■ **Set task**
In your copy, include every line of the listing below exactly but none of the pictures.
·····
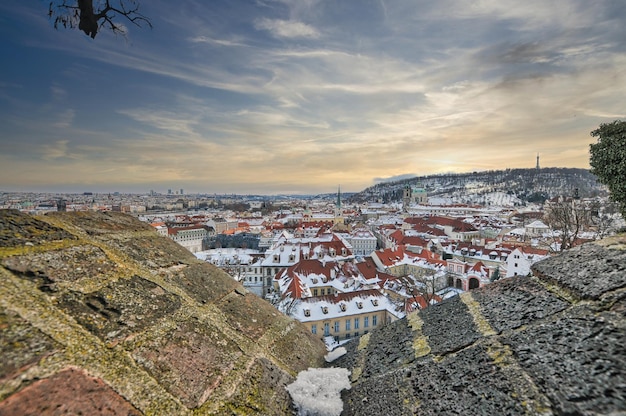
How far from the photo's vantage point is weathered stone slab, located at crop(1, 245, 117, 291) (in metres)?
3.35

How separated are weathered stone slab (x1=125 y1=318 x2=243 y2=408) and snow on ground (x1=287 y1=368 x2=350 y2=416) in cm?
108

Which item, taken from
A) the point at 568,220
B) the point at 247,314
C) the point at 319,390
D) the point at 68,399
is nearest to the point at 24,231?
the point at 68,399

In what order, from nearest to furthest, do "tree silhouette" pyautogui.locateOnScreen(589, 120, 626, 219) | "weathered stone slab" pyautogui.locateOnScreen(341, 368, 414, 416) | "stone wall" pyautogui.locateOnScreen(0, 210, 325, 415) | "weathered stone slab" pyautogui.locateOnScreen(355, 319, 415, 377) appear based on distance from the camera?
1. "stone wall" pyautogui.locateOnScreen(0, 210, 325, 415)
2. "weathered stone slab" pyautogui.locateOnScreen(341, 368, 414, 416)
3. "weathered stone slab" pyautogui.locateOnScreen(355, 319, 415, 377)
4. "tree silhouette" pyautogui.locateOnScreen(589, 120, 626, 219)

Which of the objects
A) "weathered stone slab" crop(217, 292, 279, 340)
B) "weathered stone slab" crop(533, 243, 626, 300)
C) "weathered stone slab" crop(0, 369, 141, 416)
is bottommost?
"weathered stone slab" crop(217, 292, 279, 340)

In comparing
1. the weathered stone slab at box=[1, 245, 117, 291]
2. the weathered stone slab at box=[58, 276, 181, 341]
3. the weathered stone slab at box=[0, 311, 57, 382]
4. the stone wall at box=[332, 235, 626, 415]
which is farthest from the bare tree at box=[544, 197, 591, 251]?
the weathered stone slab at box=[0, 311, 57, 382]

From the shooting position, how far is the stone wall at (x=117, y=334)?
272 centimetres

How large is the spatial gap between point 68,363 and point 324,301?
22.1m

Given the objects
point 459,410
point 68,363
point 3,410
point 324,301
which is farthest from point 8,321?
point 324,301

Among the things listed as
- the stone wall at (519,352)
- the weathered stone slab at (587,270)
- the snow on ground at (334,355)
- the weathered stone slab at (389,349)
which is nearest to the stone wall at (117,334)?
the snow on ground at (334,355)

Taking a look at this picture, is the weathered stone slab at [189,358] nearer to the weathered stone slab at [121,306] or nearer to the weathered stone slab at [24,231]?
the weathered stone slab at [121,306]

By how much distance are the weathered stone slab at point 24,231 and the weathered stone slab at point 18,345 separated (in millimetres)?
1100

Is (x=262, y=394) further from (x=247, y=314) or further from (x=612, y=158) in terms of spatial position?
(x=612, y=158)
·····
■ **The response**
How far from the photo's vantage point is weathered stone slab, located at crop(1, 245, 117, 291) (in metres)?
3.35

How separated are weathered stone slab (x1=125 y1=318 x2=243 y2=408) and snow on ground (x1=287 y1=368 x2=350 y2=416) in cm?
108

Which item, taken from
A) the point at 568,220
B) the point at 247,314
C) the point at 319,390
D) the point at 68,399
is nearest to the point at 24,231?
the point at 68,399

In what order, from nearest to furthest, do "tree silhouette" pyautogui.locateOnScreen(589, 120, 626, 219) | "weathered stone slab" pyautogui.locateOnScreen(341, 368, 414, 416) | "stone wall" pyautogui.locateOnScreen(0, 210, 325, 415) | "weathered stone slab" pyautogui.locateOnScreen(355, 319, 415, 377) appear based on distance from the camera?
1. "stone wall" pyautogui.locateOnScreen(0, 210, 325, 415)
2. "weathered stone slab" pyautogui.locateOnScreen(341, 368, 414, 416)
3. "weathered stone slab" pyautogui.locateOnScreen(355, 319, 415, 377)
4. "tree silhouette" pyautogui.locateOnScreen(589, 120, 626, 219)

Which of the objects
A) "weathered stone slab" crop(217, 292, 279, 340)
B) "weathered stone slab" crop(533, 243, 626, 300)
C) "weathered stone slab" crop(0, 369, 141, 416)
is bottommost?
"weathered stone slab" crop(217, 292, 279, 340)

In comparing
1. the weathered stone slab at box=[1, 245, 117, 291]
2. the weathered stone slab at box=[58, 276, 181, 341]
3. the weathered stone slab at box=[0, 311, 57, 382]
4. the stone wall at box=[332, 235, 626, 415]
which is farthest from the bare tree at box=[544, 197, 591, 251]?
the weathered stone slab at box=[0, 311, 57, 382]

From the shooting position, how far is the stone wall at (x=117, y=334)?
272 centimetres

How large is the spatial gap between point 68,363 and point 324,301?
22.1m

Given the objects
point 459,410
point 68,363
point 3,410
point 324,301
which is farthest from point 8,321?
point 324,301

Among the things listed as
- the stone wall at (519,352)
- the weathered stone slab at (587,270)
- the snow on ground at (334,355)
- the weathered stone slab at (389,349)
which is nearest to the stone wall at (117,334)?
the snow on ground at (334,355)

Taking a look at this picture, is the weathered stone slab at [189,358] nearer to the weathered stone slab at [121,306] or nearer to the weathered stone slab at [24,231]?
the weathered stone slab at [121,306]

By how much distance are the weathered stone slab at point 24,231 and the weathered stone slab at point 18,345 separated (in millimetres)?
1100

Is (x=262, y=394) further from (x=247, y=314) or further from (x=612, y=158) in terms of spatial position?
(x=612, y=158)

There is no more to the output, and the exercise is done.